In case you can't see the image, it's an ad for Nestea's "New Red Tea," which reads: "Tasty and foreign, like we bottled an exchange student. Liquid awesomeness."

Nothing makes me thirstier than xenophobia and objectification!

[Via a blog that spends time arguing the ad is not objectionable and people who find it thus are overwrought hysterics, so I won't be linking.]

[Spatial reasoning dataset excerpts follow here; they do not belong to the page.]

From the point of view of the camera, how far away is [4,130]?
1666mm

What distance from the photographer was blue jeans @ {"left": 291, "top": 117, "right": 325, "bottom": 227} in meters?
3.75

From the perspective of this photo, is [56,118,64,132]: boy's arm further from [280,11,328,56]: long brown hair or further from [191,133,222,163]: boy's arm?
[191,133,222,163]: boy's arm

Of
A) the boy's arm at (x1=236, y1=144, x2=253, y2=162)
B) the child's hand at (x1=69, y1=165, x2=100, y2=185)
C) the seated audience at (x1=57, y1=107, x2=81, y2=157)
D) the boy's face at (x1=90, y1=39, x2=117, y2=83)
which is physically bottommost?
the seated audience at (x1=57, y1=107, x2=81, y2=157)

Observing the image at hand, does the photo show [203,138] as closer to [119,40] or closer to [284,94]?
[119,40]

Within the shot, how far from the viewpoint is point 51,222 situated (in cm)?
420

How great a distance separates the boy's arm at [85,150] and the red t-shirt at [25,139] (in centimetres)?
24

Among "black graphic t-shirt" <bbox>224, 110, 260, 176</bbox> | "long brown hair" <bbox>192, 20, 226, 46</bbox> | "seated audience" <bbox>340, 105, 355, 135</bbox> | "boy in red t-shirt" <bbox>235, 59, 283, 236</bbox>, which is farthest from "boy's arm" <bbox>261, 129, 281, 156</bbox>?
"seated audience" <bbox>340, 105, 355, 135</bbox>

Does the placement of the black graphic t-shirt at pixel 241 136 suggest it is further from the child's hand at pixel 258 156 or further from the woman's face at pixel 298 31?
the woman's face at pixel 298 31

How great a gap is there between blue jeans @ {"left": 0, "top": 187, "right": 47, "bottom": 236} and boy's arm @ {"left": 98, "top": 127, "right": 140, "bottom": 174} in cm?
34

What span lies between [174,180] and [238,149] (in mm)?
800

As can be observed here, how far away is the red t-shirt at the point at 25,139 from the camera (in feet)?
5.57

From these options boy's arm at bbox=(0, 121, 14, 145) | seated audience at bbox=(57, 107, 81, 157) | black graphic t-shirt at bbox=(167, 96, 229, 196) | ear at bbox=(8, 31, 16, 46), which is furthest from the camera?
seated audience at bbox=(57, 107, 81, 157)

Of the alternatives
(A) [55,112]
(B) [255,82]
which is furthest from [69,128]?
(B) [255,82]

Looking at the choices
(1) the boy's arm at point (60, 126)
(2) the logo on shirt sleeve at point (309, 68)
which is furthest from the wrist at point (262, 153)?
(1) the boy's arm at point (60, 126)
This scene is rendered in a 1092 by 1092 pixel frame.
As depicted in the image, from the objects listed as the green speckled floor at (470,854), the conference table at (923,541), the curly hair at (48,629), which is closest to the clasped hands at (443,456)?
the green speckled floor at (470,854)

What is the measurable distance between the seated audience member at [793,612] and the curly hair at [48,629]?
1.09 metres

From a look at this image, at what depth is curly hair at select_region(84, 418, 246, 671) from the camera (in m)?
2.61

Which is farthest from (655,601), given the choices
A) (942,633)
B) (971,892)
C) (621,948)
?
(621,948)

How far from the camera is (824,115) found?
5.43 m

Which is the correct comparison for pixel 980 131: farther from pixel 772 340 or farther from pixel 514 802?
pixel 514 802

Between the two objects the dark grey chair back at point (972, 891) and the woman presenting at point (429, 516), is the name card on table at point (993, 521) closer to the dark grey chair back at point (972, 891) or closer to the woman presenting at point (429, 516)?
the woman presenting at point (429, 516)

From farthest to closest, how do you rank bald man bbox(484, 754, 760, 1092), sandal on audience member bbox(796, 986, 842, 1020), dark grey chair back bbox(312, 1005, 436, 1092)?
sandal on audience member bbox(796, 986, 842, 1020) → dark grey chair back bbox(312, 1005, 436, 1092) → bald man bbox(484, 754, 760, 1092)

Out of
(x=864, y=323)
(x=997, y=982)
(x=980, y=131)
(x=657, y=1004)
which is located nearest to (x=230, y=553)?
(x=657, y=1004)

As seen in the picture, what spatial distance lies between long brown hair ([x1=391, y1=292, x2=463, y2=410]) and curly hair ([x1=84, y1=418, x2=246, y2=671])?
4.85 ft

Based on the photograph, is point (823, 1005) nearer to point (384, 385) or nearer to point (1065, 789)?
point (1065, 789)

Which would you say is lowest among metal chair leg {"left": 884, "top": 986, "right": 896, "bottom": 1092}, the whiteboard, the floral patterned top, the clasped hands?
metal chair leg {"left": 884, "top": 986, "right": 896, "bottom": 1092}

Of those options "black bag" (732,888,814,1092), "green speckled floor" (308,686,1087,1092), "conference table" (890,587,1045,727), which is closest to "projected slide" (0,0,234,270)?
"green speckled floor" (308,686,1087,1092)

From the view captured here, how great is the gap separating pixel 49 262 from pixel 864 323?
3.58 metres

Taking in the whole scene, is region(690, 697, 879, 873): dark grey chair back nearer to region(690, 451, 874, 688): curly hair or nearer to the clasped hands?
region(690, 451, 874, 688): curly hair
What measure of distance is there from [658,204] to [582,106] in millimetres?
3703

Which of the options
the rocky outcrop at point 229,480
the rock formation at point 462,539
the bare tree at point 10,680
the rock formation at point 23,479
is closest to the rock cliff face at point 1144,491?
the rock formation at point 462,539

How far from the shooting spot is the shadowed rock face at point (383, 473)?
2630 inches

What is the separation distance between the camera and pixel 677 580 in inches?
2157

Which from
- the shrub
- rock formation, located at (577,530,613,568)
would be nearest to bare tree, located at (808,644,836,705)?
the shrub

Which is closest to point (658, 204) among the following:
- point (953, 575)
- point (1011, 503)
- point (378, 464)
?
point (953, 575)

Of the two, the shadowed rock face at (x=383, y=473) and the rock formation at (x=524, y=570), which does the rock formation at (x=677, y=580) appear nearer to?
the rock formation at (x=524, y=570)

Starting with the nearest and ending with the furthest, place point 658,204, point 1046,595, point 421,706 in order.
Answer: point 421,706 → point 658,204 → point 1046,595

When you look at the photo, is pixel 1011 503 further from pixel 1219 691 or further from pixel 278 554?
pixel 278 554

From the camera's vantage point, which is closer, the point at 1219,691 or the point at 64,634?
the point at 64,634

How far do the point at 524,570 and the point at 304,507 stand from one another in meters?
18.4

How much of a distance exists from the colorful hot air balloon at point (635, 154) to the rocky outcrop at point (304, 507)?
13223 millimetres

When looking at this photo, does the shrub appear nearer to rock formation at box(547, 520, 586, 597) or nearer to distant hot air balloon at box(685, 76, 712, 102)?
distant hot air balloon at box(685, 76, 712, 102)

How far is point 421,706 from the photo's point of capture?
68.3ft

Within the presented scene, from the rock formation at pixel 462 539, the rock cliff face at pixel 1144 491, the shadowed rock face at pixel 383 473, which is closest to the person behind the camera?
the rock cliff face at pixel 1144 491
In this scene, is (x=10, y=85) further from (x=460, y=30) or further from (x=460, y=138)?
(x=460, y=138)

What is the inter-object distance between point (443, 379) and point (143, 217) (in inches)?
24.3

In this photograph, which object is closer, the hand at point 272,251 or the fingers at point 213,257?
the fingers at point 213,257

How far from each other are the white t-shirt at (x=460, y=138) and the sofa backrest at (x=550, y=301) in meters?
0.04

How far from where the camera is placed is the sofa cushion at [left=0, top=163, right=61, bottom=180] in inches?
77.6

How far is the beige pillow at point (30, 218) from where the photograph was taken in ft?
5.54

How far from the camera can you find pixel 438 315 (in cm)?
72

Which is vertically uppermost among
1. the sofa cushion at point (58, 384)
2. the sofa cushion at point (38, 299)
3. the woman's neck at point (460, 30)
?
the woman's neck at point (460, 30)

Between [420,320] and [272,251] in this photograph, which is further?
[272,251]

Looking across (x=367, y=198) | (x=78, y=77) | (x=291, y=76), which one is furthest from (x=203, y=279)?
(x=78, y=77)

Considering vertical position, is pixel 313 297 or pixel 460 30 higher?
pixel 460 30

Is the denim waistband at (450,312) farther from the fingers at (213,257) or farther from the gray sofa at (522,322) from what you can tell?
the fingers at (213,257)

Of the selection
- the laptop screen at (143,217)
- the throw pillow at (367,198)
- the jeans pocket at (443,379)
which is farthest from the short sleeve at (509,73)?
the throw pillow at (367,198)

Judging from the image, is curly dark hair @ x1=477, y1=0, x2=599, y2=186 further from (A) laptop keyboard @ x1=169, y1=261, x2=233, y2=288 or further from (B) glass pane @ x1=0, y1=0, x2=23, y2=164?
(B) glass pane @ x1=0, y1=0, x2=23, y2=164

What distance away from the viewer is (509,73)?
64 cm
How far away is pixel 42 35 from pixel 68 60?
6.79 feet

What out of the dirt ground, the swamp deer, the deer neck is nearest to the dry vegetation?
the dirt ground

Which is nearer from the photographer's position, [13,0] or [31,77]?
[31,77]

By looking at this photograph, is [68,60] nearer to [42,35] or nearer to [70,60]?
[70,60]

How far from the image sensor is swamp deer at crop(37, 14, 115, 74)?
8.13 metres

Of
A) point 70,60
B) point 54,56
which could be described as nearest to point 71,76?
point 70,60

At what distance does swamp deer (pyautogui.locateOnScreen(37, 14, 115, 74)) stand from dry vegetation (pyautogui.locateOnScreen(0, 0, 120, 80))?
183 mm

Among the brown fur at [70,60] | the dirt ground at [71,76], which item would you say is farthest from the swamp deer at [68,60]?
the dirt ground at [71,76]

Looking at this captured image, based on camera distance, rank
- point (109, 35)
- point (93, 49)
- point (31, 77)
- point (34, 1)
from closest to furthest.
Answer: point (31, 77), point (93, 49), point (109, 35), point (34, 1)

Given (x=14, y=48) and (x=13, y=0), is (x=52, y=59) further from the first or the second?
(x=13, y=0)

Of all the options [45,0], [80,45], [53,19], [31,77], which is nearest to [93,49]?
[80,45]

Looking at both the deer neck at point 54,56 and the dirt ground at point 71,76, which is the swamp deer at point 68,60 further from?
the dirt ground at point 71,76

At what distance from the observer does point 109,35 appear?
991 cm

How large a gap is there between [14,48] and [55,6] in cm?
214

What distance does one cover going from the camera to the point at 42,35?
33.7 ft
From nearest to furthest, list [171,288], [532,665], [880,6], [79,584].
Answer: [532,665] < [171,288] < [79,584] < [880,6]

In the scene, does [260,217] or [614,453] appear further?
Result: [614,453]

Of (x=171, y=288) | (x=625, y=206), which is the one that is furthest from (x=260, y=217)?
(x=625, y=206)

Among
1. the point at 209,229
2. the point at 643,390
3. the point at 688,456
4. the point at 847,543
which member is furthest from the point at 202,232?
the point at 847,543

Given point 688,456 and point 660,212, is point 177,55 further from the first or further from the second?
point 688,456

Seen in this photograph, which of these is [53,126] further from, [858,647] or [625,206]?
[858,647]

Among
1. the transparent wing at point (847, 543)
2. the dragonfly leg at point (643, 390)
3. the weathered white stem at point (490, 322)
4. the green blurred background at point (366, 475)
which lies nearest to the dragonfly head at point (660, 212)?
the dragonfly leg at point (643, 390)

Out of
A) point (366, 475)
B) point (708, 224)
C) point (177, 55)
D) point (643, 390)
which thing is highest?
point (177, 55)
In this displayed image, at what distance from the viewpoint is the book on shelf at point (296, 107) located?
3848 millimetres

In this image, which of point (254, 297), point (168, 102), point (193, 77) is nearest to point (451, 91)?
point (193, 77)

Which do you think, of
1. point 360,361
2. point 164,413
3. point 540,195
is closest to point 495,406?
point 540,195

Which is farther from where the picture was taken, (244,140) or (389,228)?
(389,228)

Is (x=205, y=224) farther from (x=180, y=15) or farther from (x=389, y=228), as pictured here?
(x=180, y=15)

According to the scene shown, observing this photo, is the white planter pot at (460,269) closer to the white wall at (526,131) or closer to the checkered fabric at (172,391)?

[Assvertising: Parts One, Two, Three, Four, Five, Six, Seven, Eight, Nine, Ten, Eleven, Twelve, Thirteen, Fourteen, Fifteen, Sixteen, Seventeen, Eighteen, Nineteen, Twenty, Twenty-One, Twenty-Two, Twenty-Three, Twenty-Four, Twenty-Five, Twenty-Six, Twenty-Seven, Twenty-Eight, Twenty-Nine, Thirty, Thirty-One, Thirty-Two, Thirty-Three, Thirty-Four, Thirty-Five, Thirty-Six, Thirty-Seven, Thirty-Eight, Thirty-Nine, Forty, Forty-One, Forty-Two, Forty-Three, Forty-Four, Forty-Five, Forty-Six, Forty-Seven, Forty-Eight, Forty-Nine, Fifty, Fifty-One, Fifty-Two, Fifty-Three, Fifty-Four, Fifty-Five, Fifty-Six, Fifty-Seven.]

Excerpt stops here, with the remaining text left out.